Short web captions
________________________________________

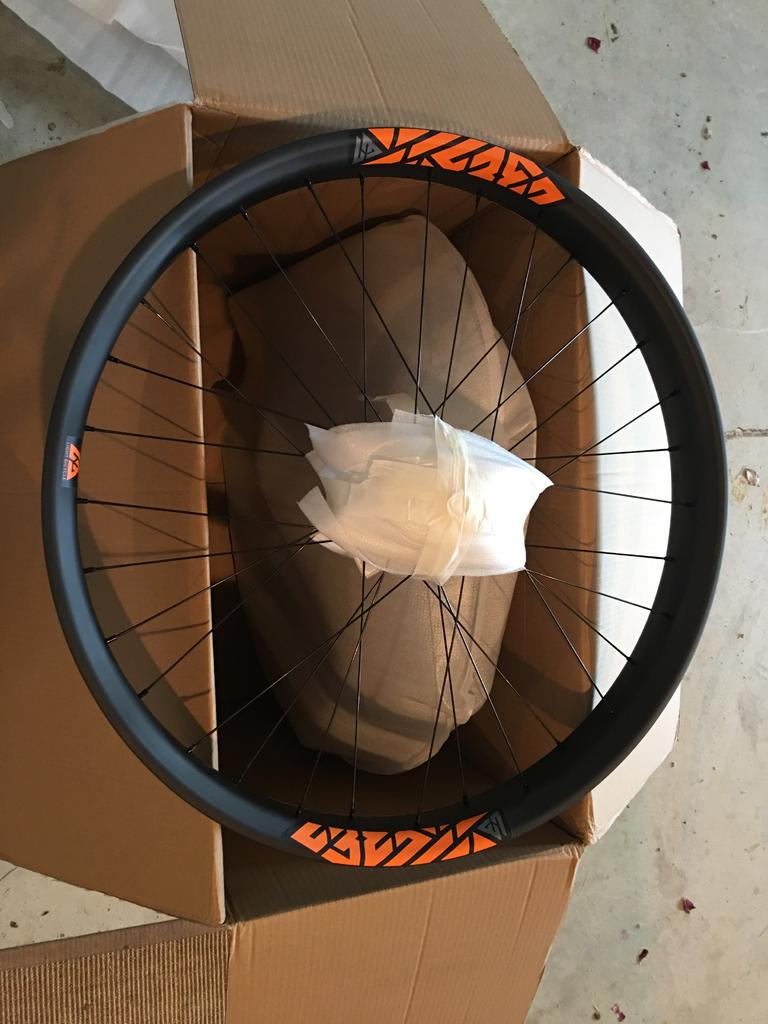 Light Bicycle Carbon Rims-img_1426.jpg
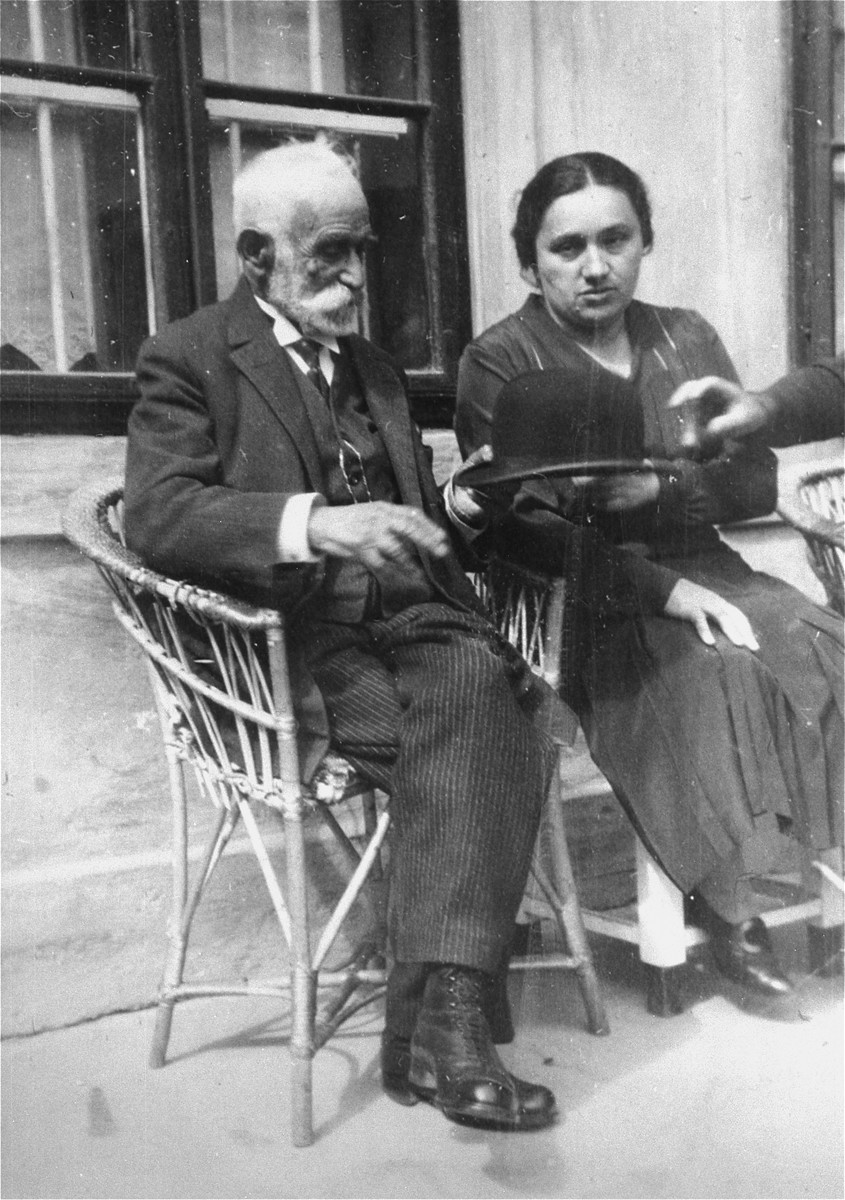 Portrait of the donor's sister-in-law Rozsi Muller Schwitzer, with her grandfather, David Quittner in Piestany, Czechoslovakia.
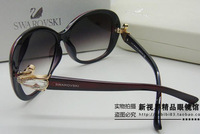 2013 new Classic Crystal Swan Fashion sunglasses Luxury brands  sun glasses Women sunglasses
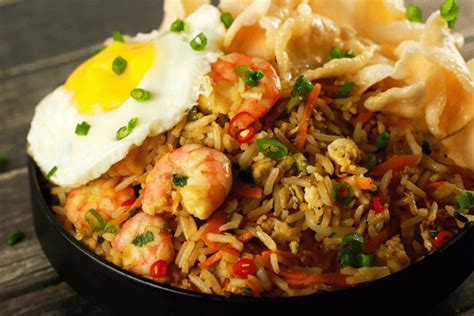 membuat nasi goreng di rice cooker prawn nasi goreng spicy indonesian fried rice scrambled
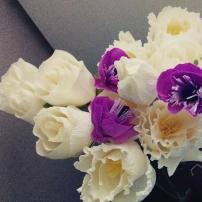 Flores de papel para decorar la mesa dulce...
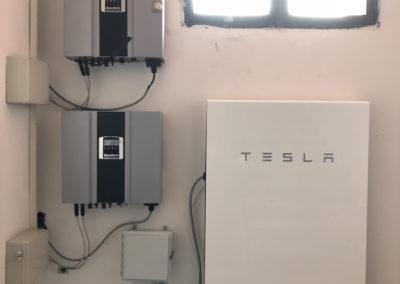 Installazione sistema di accumulo Tesla
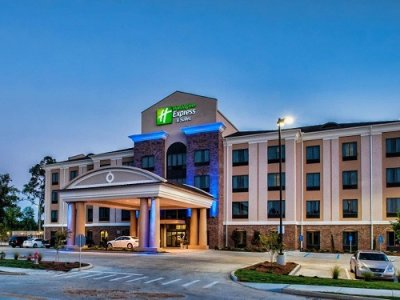 Holiday Inn Express Suites Natchez South outside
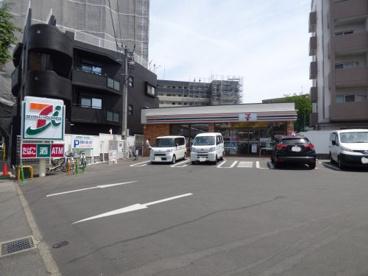 セブンイレブン 板付バス停前店の画像1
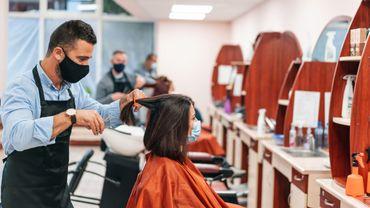 L'utilité du masque démontrée dans une étude de cas: deux coiffeurs positifs, 139 clients, mais zéro contamination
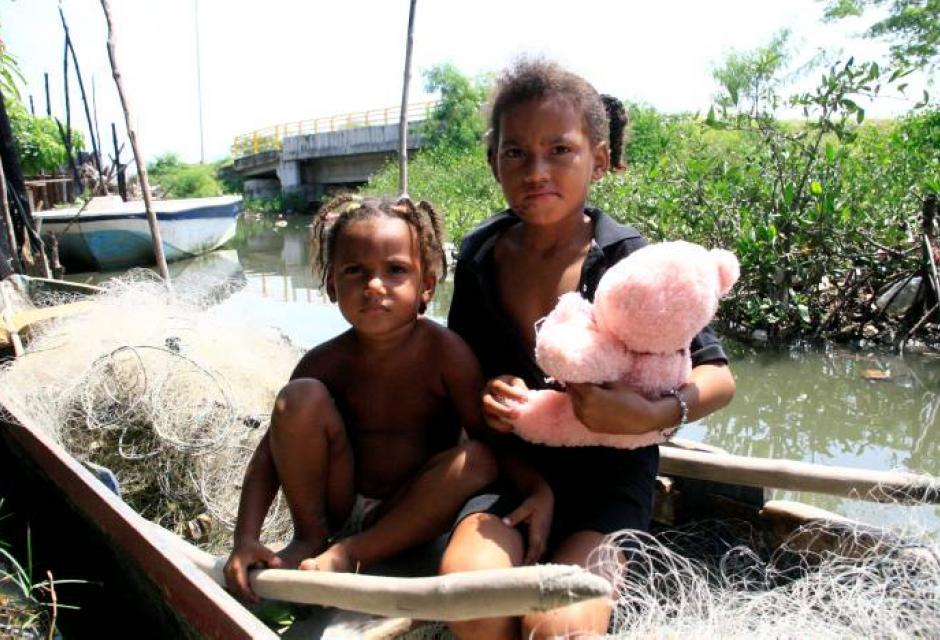 residentes de los barrios a orillas de La Perimetral
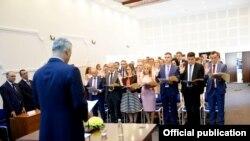 Presidenti i Kosovës, Hashim Thaçi, në ceremoninë e emërimit të gjyqtarëve të rinj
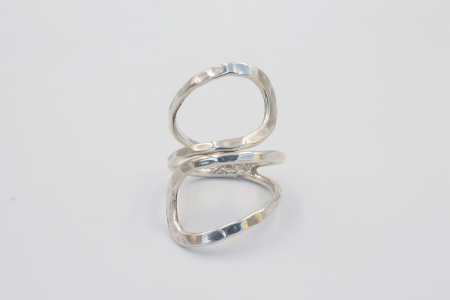 Plain ring (fused waves)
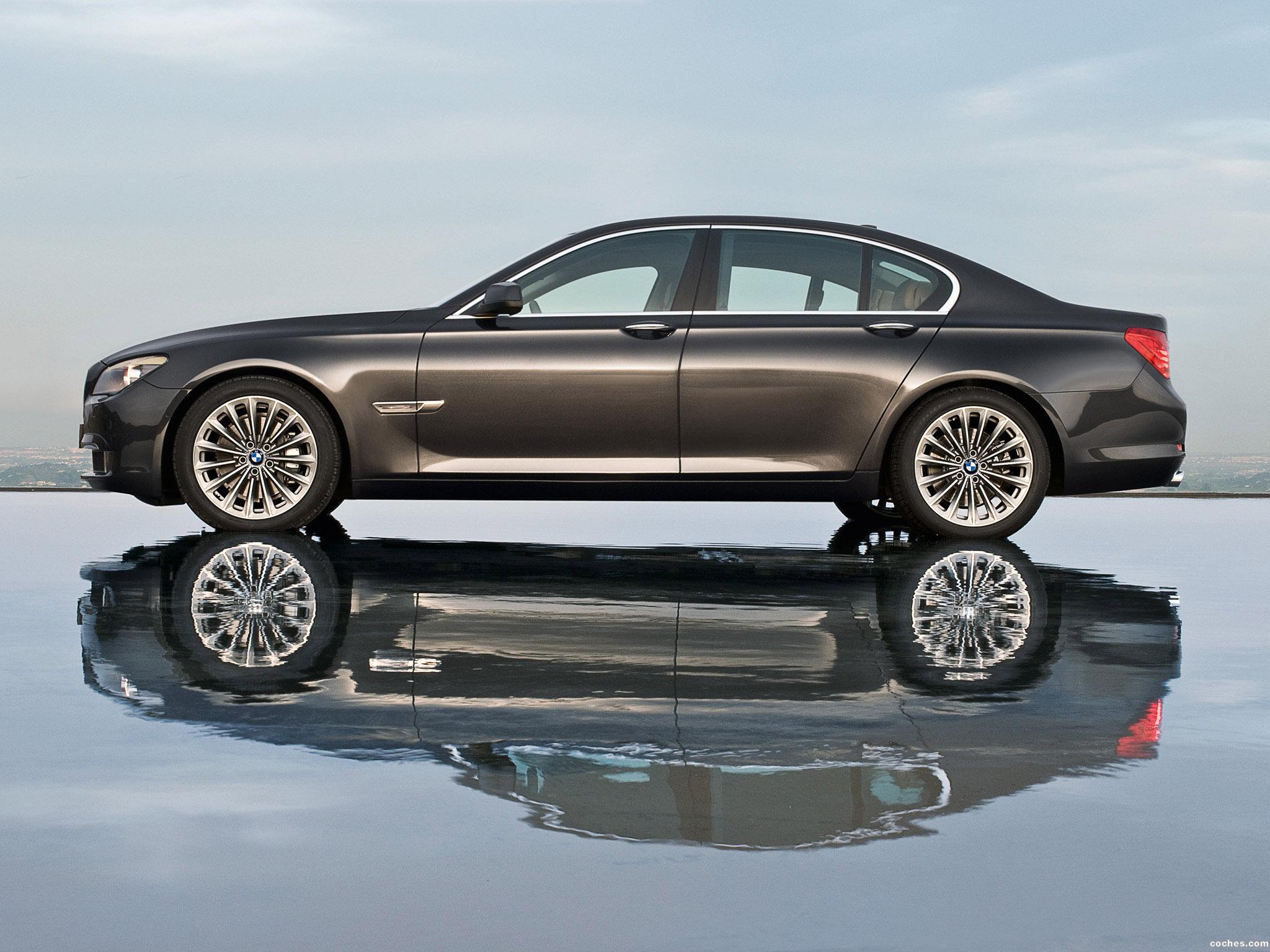 Foto 4 de BMW Serie 7 F01 2009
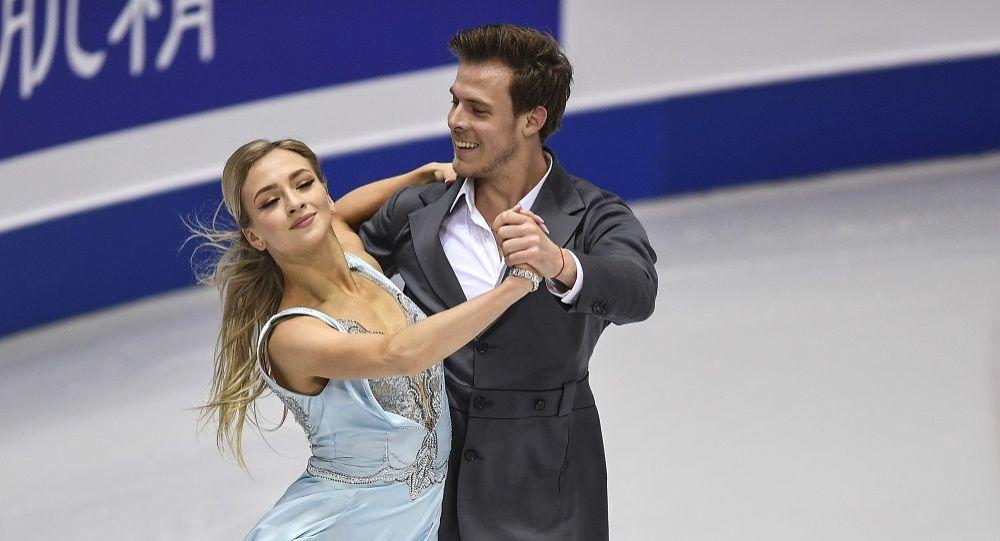 内存卡突然��.#yai_俄花滑选手西尼齐娜和卡察拉波夫在欧锦赛冰舞中获胜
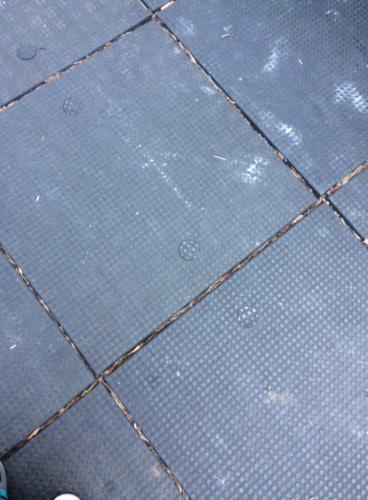 ニューヨークの公園プレイグラウンドがゴム製の床で敷き詰められている写真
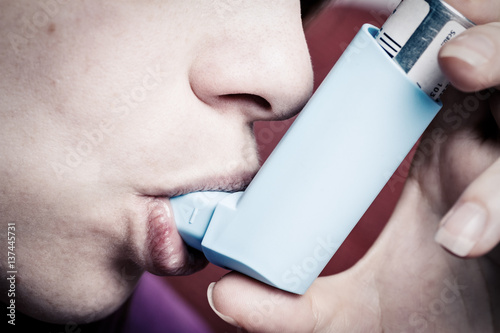 Photo Woman inhaling asthma sprays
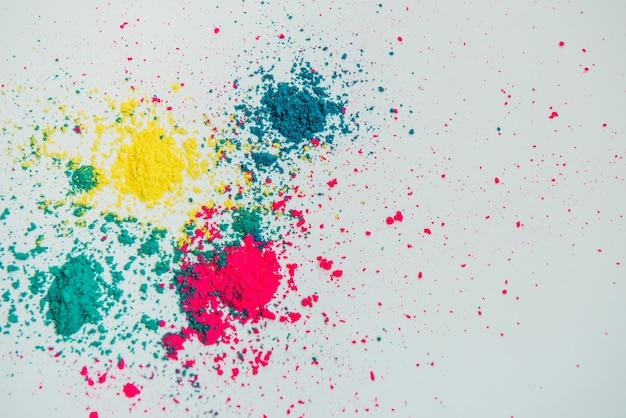 白い背景の上に混合された抽象的な多色パウダー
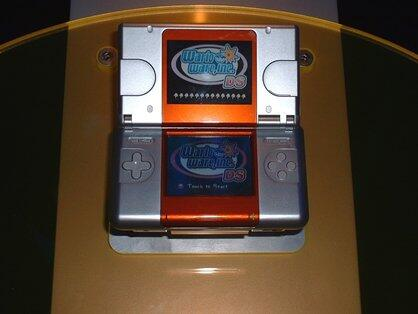 E3 2004 relic: Original DS demo unit http://t.co/MD4mcMFlEq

________________________________________

### Exercise aim
Reproduce the entries above word for word. Pictures stay out.

### Solved exercise
 Light Bicycle Carbon Rims-img_1426.jpg
 Portrait of the donor's sister-in-law Rozsi Muller Schwitzer, with her grandfather, David Quittner in Piestany, Czechoslovakia.
 2013 new Classic Crystal Swan Fashion sunglasses Luxury brands  sun glasses Women sunglasses
 membuat nasi goreng di rice cooker prawn nasi goreng spicy indonesian fried rice scrambled
 Flores de papel para decorar la mesa dulce...
 Installazione sistema di accumulo Tesla
 Holiday Inn Express Suites Natchez South outside
 セブンイレブン 板付バス停前店の画像1
 L'utilité du masque démontrée dans une étude de cas: deux coiffeurs positifs, 139 clients, mais zéro contamination
 residentes de los barrios a orillas de La Perimetral
 Presidenti i Kosovës, Hashim Thaçi, në ceremoninë e emërimit të gjyqtarëve të rinj
 Plain ring (fused waves)
 Foto 4 de BMW Serie 7 F01 2009
 内存卡突然��.#yai_俄花滑选手西尼齐娜和卡察拉波夫在欧锦赛冰舞中获胜
 ニューヨークの公園プレイグラウンドがゴム製の床で敷き詰められている写真
 Photo Woman inhaling asthma sprays
 白い背景の上に混合された抽象的な多色パウダー
 E3 2004 relic: Original DS demo unit http://t.co/MD4mcMFlEq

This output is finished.